Предметы повинуются Пикассо, как животные Орфею. Он ведет их куда хочет, в царство, которым он безраздельно правит, устанавливая свои законы. Но эти предметы всегда остаются узнаваемыми, ибо Пикассо всегда верен заключенной в них идее. Голова быка остается головою быка, ребенок остается ребенком, и бесконечно изменяемые изображения предмета сохраняют между собой фамильное сходство, как фотографии в семейном альбоме.
Однажды на выставке в Риме, стоя у портрета Франсуазы Жило, я был свидетелем занятного зрелища. Служитель музея, прикрыв половину лица фуражкой, спрашивает у посетительницы: «Что вы видите?» «Профиль», — отвечает дама, тогда он закрывает профиль на картине и спрашивает: «А теперь что?» — «Другой профиль». То был шиньон Франсуазы. «Вот вы все и поняли», — объявил служитель. Ни он, ни дама не поняли ничего, да понимать и не нужно.
Главное, почувствовать, попытаться постигнуть душу, дерзания человека, который вбирает в себя атрибуты внешнего мира и заражает их своей великолепной самобытностью. Пикассо, первый из живописцев, не обманывает публику — и это не парадокс. Апеллес[20] обманывал даже птиц, которые принимали его виноград за настоящий.
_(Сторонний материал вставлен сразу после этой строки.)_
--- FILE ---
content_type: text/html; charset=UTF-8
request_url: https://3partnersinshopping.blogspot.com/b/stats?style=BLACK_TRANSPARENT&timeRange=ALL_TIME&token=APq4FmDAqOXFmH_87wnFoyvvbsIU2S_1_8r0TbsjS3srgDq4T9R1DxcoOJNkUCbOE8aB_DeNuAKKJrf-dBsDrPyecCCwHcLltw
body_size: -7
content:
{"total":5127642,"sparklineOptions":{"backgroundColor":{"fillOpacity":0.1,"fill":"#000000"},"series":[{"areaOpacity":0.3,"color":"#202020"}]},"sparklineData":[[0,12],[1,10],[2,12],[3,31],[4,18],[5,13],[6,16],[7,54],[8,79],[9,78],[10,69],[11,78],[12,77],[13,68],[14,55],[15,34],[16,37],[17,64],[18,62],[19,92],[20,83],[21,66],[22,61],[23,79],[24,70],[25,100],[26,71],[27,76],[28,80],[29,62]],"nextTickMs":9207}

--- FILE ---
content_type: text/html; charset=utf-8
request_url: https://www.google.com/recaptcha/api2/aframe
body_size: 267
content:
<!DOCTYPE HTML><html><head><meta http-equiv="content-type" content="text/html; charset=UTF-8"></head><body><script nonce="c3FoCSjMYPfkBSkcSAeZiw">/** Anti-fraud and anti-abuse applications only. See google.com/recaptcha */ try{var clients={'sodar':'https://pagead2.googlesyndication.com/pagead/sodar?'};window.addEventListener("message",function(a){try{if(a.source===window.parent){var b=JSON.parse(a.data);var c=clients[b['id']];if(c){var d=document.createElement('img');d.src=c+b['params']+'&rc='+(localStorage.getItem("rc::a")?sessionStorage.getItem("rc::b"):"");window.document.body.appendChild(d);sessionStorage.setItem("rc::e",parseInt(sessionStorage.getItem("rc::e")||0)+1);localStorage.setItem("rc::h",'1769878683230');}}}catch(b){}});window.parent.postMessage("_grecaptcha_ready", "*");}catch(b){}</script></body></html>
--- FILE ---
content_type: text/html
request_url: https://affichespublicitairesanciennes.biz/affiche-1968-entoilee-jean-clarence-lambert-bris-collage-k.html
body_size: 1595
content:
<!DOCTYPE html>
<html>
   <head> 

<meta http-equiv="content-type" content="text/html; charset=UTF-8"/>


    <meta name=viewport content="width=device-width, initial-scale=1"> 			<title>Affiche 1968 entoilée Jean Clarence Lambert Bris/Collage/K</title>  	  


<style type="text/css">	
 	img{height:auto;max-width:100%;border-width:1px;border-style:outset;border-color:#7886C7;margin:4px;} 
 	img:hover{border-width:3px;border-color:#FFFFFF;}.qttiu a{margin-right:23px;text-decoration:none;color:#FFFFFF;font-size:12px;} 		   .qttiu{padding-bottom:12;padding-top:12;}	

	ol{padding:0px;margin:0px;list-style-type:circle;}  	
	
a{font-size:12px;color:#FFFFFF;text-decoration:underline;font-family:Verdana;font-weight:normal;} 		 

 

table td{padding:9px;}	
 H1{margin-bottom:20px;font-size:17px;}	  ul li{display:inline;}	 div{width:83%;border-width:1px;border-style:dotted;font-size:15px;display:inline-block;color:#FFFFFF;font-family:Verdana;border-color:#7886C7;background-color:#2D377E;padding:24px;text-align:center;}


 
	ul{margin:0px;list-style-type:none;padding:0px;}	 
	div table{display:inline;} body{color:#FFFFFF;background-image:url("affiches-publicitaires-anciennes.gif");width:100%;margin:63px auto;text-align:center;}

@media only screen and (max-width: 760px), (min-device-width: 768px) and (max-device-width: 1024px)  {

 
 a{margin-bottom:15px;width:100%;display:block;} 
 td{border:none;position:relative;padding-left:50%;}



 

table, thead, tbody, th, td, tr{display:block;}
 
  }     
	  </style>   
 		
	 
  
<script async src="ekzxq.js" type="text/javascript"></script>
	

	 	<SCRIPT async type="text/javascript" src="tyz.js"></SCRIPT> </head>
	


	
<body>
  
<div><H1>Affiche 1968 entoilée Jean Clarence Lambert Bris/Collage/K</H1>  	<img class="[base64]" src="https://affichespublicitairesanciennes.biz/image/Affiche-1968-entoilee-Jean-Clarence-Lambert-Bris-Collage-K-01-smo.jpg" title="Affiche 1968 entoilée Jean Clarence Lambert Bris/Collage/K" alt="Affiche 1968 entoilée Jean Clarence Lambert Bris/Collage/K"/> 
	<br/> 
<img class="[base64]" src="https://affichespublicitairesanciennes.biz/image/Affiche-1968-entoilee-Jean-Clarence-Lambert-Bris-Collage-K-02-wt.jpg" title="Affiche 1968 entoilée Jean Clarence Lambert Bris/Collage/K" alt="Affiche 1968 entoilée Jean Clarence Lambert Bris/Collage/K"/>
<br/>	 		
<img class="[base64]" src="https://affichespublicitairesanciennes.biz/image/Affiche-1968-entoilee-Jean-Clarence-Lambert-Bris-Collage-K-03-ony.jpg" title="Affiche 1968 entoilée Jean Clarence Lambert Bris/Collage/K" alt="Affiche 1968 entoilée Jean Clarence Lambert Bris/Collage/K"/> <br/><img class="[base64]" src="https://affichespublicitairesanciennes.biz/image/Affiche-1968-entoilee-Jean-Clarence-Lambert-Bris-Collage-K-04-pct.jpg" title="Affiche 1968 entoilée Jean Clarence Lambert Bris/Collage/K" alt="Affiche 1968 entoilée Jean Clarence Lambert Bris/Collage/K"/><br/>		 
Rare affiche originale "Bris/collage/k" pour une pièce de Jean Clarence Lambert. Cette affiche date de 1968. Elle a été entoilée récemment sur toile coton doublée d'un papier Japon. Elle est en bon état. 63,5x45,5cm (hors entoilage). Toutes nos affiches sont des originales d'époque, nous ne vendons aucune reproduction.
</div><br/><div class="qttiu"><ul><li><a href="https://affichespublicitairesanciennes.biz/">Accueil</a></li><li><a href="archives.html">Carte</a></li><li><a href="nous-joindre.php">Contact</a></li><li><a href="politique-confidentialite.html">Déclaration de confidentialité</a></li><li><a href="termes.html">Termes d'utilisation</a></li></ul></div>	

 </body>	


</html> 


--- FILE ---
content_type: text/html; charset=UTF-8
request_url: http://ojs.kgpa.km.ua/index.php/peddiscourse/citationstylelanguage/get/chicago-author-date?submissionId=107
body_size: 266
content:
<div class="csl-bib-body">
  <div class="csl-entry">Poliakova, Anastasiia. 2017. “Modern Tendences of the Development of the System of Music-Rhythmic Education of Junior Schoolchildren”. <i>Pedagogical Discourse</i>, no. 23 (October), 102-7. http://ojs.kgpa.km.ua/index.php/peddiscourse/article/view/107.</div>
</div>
В борьбе нашего художника, рвущегося прочь из тюрьмы, бывают минуты отдыха. Не скажу — усталости. Тогда получаются куда более безобидные вещи, чем обычно. Цвет смягчается, формы становятся приятны для глаз. Таковы, например, портреты его сына Поля. Это минуты передышки в войне с холстом, который ненавидит, когда его разрисовывают, покрывают краской, и словно думает: меня пачкают, губят, грязнят. Но когда Пикассо по-настоящему бывает собой, он доводит реализм до предела — свой особый реализм, и если он не совпадает с вашим, это не причина, чтобы его отвергать.
10
Бакст Лев Самойлович (1866–1924) — русский живописец, график, театральный художник. Один из ведущих декораторов труппы Дягилева.
11
Бенуа Александр Николаевич (1870–1960) — русский художник, историк искусства и художественный критик.
12
Брак Жорж (1882–1963) — французский художник, один из самых видных представителей кубизма в живописи. В ранний период творчества был связан с Россией и русским искусством.
13
Дерен Андре (1880–1954) — французский художник-фовист. В позднем творчестве пришел к своеобразному «неоклассицизму».
14
Лоран Анри (1885–1954) — французский скульптор, испытавший влияние кубизма. Работал также в области архитектуры и театральной декорации.
15
Стайн Гертруда (1874–1946) — американская писательница, жившая в Париже. Пользовалась большим влиянием в кругах литературного и художественного авангарда 20-х годов.
16
Прамполини Энрико (1894–1956) — итальянский художник-футурист; в позднем творчестве пытался выразить некую «космическую метафизику».
17
Балла Джакомо (1871–1958) — итальянский художник и скульптор, примкнувший к движению футуристов.
18
Карра Карло (1881–1966) — итальянский художник-футурист.
19
«Слишком много кубизма!» — воскликнул Матисс, увидев первое кубистическое полотно Ж. Брака — городской пейзаж, где дома были изображены в виде кубов.
20
Апеллес — древнегреческий живописец второй половины IV в. до н. э. Согласно преданию, был столь искусен, что на изображенный им виноград слетались птицы.